The inclusion of AI technology in contact center and customer experience (CX) solutions is driving the most rapid pace of innovation, improvement, and change ever experienced in the service sector. AI has introduced a basic form of human understanding and intelligence into self-service solutions, making them customers’ preferred method for service. At the same time, AI is being added to most of the systems and applications used by contact center agents, vastly improving the experience of delivering and receiving service. Although its addition is new, AI is already demonstrating its ability to enhance the CX while improving quality, productivity, and employee engagement.

The contact center market is in the early stages of the AI technology continuum; the vendors are introducing a stream of AI-enabled capabilities and striving to figure out what is possible in the future. Although DMG does not believe that agents will be made obsolete by AI during the next five to 10 years, there is no doubt companies will be able to scale while reducing the ratio of live agents to customers. 

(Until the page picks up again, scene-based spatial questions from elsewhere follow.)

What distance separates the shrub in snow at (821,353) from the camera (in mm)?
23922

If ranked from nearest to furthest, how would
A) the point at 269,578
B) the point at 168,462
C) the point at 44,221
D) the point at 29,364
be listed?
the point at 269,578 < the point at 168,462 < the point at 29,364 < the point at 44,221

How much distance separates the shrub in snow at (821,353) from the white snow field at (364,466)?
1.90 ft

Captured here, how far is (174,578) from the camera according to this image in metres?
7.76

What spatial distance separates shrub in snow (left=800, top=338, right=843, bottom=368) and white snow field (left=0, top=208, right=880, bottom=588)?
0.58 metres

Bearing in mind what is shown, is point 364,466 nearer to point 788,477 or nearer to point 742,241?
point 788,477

AI’s Concrete Contributions

The innovations resulting from AI are making valuable contributions to most aspects of the service experience. Computer vision is being applied and embedded into many CX-oriented applications to “see,” understand, and take appropriate actions or make recommendations based on visual input from documents, images, videos, or other systems. Pattern detection software is using intelligent automation to identify tasks and activities that can be performed better and more consistently than they could with live agents. Speech analytics is structuring customer conversations, identifying the insights companies need to understand customer needs and wants, and improving their journey. Next-best-action capabilities are altering interaction outcomes by guiding agents to do things right during the first contact. Predictive behavioral routing solutions are identifying customers’ communication styles in order to match them with agents with similar characteristics to improve the CX. Predictive analytics is beginning its slow but powerful entrance into many contact center solutions, due to its foundational ability to identify propensities of all types of customer activities and employee behaviors. And this is just the beginning for contact centers. 

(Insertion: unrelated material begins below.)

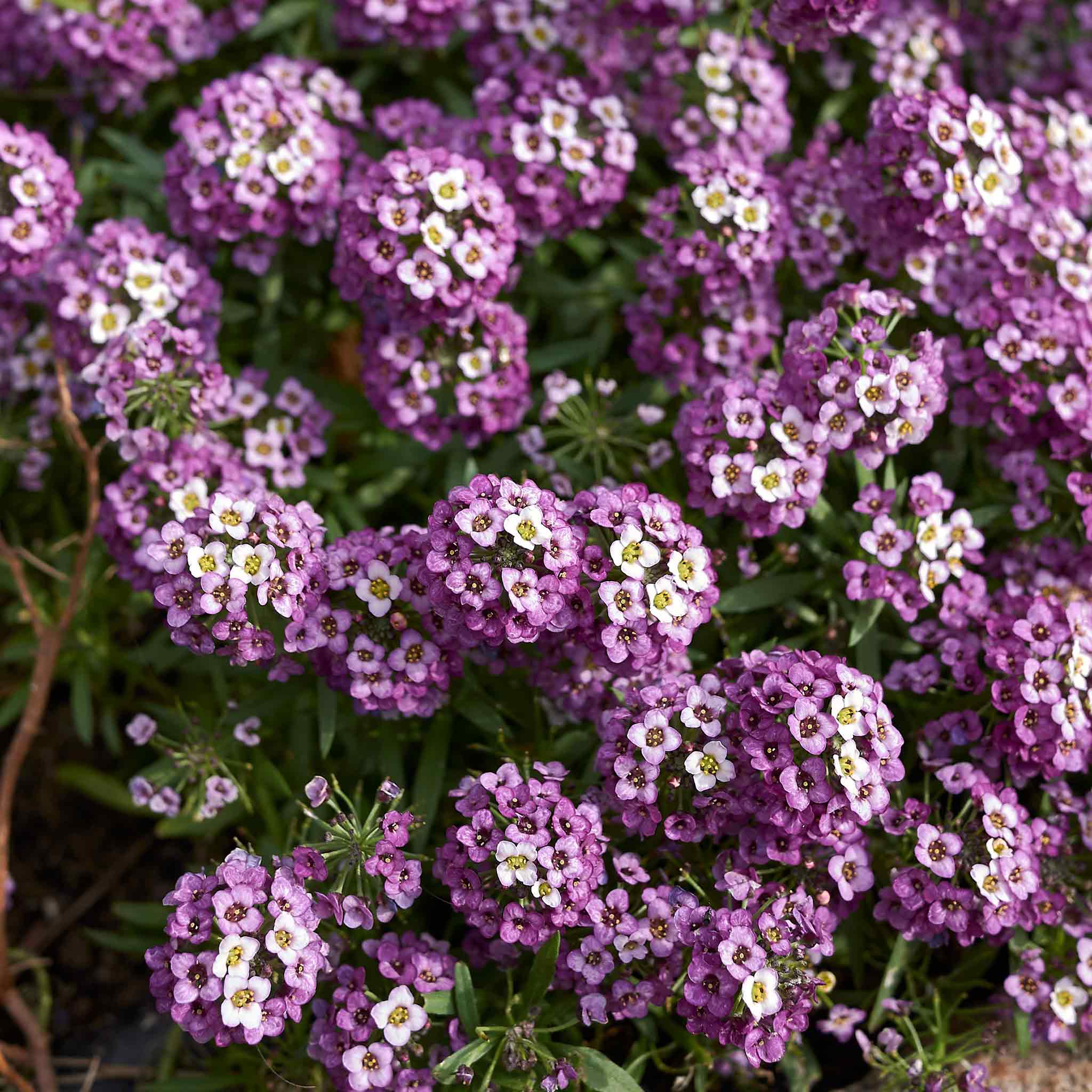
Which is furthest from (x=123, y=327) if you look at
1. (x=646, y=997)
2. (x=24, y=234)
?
(x=646, y=997)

But AI is not magic. It is an expanding group of technologies that, when supported by a large data repository, are able to discern patterns in the way that humans think in order to apply these insights to improve future interactions. When it comes to contact centers, this means that once the processing steps for each type of inquiry or transaction are recognized, AI will be able to enhance—or potentially automate—their handling and resolution, freeing agents to perform more complex tasks and activities. Given that at least 50 percent of the actions performed by contact center employees are repetitive, even if they require some form of decision making, applying AI technology to accelerate their resolution is beneficial for customers, agents, and a company’s bottom line.

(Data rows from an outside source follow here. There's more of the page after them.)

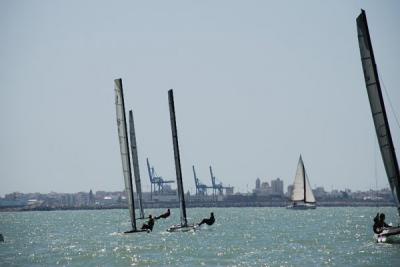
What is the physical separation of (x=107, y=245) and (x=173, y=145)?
12.7 m

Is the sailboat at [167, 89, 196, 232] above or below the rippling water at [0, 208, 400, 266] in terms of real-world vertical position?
above

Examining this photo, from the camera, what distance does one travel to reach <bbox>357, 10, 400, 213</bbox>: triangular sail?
4491 centimetres

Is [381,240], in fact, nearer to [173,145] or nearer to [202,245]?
[202,245]

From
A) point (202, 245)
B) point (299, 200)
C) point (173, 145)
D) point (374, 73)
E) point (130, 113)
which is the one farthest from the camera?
point (299, 200)

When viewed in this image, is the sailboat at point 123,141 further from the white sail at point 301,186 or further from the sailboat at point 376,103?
the white sail at point 301,186

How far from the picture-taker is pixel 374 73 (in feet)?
149

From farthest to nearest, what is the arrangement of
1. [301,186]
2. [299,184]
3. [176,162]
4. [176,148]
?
[301,186], [299,184], [176,162], [176,148]

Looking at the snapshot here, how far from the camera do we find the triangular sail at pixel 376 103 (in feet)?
147

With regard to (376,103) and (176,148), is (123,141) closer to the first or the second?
(176,148)

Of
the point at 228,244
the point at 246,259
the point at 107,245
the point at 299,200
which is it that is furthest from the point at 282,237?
the point at 299,200

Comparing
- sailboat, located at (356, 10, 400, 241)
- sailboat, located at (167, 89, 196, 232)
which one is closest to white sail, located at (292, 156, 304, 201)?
sailboat, located at (167, 89, 196, 232)

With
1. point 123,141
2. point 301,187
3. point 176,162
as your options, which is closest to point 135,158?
point 176,162

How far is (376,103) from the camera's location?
45.2 meters

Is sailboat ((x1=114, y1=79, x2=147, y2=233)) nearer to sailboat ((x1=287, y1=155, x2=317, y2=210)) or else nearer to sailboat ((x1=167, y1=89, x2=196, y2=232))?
sailboat ((x1=167, y1=89, x2=196, y2=232))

It’s already been an amazing few years in contact centers, but a complete (and needed) renaissance is expected during the next decade in most aspects of the customer experience. Driven by digital transformation and AI, two of the fundamental building blocks of this service revolution, enterprises are finally going to do what their customers have been asking for: deliver an outstanding CX throughout the customer journey. While this is going to take many forms, based on the needs of each organization, it’s a strategic necessity, as companies cannot afford to continue to deliver “service as usual.”